Answer:
Variance ≈ 63.1
Standard Deviation ≈ 7.9
Therefore, the variance is approximately 63.1 and the standard deviation is approximately 7.9.
Explanation:
To calculate the variance and standard deviation for the given random sample data, we'll follow these steps:
Calculate the mean of the data.
Calculate the squared difference between each data point and the mean.
Calculate the variance by taking the average of the squared differences.
Calculate the standard deviation by taking the square root of the variance.

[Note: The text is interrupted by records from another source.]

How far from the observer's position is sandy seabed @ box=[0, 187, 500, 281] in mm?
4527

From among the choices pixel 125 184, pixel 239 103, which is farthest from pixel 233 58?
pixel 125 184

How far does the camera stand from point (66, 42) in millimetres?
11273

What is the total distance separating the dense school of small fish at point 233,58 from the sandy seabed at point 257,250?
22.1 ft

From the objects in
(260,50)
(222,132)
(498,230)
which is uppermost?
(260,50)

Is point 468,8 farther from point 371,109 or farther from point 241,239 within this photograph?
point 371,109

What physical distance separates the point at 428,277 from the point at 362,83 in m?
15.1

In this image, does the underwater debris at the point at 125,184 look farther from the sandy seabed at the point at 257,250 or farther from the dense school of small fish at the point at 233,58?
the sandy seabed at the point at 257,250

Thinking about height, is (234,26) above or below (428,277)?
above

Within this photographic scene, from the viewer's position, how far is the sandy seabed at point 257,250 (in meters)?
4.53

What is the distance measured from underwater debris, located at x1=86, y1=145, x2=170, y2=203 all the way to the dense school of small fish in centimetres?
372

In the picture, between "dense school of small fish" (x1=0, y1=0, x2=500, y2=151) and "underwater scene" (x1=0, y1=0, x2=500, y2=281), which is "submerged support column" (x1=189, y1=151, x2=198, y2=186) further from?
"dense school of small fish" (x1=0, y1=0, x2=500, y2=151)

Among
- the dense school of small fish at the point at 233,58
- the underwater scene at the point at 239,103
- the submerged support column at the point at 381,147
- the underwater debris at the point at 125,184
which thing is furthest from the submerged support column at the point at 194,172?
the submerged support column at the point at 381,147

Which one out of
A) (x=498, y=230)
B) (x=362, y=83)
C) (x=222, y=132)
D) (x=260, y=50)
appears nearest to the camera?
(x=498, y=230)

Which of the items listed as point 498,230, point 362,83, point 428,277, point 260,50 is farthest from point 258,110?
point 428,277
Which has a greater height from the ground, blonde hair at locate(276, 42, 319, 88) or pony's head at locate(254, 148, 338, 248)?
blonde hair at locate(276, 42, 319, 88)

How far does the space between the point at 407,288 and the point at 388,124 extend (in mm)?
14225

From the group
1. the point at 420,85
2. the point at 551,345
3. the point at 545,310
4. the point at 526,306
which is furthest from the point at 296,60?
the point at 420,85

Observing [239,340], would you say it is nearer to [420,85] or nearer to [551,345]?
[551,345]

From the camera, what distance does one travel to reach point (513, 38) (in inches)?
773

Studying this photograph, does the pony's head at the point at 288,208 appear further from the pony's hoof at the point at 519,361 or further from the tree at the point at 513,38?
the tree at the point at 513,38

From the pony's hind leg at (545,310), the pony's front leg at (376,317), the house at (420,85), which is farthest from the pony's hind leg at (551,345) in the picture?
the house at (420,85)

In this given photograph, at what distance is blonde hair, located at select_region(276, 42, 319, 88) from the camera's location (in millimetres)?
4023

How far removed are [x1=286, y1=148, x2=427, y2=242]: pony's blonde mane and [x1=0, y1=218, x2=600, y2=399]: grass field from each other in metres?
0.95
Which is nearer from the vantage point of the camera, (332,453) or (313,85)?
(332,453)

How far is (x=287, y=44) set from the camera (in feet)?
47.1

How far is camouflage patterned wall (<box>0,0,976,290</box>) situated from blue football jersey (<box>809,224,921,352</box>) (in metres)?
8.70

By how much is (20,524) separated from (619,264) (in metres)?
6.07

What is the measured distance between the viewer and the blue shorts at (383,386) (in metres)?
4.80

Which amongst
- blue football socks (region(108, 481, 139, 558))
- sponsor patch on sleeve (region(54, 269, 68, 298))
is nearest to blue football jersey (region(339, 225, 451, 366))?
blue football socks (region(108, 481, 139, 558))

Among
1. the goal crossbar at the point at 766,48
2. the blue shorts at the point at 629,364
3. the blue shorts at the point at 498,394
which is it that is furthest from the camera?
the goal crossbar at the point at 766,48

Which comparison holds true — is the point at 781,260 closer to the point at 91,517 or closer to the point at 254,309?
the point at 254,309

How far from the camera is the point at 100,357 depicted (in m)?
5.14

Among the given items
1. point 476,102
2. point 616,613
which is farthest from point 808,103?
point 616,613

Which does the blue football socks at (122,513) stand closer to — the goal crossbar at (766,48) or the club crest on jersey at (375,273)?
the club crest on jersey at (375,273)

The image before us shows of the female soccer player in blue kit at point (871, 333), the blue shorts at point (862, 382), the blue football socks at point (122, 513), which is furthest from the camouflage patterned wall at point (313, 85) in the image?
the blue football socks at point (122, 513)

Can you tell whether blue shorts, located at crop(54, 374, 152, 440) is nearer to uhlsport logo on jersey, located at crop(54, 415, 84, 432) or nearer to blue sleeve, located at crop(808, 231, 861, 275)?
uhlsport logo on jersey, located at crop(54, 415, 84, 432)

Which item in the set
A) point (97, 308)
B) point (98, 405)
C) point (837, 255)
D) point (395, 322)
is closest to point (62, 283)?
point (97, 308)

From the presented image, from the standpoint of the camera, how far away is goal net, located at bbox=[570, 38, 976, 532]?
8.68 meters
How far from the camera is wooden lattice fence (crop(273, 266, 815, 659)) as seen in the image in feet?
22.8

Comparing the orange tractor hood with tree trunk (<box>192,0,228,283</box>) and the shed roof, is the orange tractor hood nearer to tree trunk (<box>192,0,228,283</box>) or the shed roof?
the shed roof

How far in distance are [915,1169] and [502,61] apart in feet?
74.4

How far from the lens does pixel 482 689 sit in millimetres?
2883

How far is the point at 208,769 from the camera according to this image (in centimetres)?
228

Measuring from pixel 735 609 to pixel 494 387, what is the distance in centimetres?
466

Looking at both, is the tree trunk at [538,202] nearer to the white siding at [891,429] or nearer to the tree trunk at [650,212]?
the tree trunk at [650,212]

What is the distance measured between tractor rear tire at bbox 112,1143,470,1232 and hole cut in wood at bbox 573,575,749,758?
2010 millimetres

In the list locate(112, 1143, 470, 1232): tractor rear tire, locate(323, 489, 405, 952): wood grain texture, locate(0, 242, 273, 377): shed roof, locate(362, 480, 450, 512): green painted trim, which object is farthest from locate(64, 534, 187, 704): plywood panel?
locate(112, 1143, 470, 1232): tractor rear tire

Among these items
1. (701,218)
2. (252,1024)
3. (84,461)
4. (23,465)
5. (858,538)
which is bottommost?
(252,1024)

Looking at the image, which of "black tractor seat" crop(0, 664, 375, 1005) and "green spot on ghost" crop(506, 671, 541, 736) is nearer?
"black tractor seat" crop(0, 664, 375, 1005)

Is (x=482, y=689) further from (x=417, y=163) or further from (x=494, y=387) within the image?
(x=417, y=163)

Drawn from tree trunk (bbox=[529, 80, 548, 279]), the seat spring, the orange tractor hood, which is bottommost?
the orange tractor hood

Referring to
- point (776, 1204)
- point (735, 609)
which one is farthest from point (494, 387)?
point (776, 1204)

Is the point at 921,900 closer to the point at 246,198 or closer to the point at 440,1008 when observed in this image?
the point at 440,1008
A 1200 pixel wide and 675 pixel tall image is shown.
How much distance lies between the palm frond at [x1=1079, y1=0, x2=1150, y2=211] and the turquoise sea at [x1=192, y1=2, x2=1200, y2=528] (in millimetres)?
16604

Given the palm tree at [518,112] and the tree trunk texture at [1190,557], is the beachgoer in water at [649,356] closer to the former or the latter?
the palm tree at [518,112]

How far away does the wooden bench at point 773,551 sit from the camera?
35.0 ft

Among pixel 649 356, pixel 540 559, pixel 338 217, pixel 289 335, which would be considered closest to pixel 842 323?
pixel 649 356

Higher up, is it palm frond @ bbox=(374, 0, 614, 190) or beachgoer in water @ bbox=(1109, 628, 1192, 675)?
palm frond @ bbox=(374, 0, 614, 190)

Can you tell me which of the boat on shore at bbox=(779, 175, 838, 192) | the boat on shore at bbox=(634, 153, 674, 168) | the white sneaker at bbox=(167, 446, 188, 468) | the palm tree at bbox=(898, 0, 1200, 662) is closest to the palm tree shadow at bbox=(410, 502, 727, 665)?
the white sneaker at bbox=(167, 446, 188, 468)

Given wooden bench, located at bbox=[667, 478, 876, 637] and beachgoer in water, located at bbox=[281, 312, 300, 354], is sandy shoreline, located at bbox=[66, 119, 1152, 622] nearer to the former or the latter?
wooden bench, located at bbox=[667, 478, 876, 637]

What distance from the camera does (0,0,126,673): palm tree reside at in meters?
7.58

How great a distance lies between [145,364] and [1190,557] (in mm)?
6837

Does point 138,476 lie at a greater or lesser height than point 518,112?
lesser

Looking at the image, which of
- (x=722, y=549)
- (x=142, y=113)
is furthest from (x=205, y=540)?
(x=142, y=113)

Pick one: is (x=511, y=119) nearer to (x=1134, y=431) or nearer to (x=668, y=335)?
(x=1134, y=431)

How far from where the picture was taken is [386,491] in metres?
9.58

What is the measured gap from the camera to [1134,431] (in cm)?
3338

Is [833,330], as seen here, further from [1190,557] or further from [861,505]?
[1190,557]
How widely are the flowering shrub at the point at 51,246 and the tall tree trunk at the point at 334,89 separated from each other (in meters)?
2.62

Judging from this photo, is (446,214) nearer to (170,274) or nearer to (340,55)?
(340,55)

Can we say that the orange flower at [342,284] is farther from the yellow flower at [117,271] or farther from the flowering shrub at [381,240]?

Let's perform the calculations:
Calculate the mean:
Mean = (18.4 + 19.4 + 16.7 + 28.2 + 3.5) / 5
Mean = 17.24
Calculate the squared difference between each data point and the mean:
(18.4 - 17.24)² = 1.34² = 1.7956
(19.4 - 17.24)² = 2.16² = 4.6656
(16.7 - 17.24)² = (-0.54)² = 0.2916
(28.2 - 17.24)² = 10.96² = 120.2416
(3.5 - 17.24)² = (-13.74)² = 188.5476
Calculate the variance:
Variance = (1.7956 + 4.6656 + 0.2916 + 120.2416 + 188.5476) / 5
Variance ≈ 63.10
Calculate the standard deviation:
Standard Deviation ≈ √63.10
Standard Deviation ≈ 7.95
Rounding to one decimal place:
Variance ≈ 63.1
Standard Deviation ≈ 7.9
Therefore, the variance is approximately 63.1 and the standard deviation is approximately 7.9.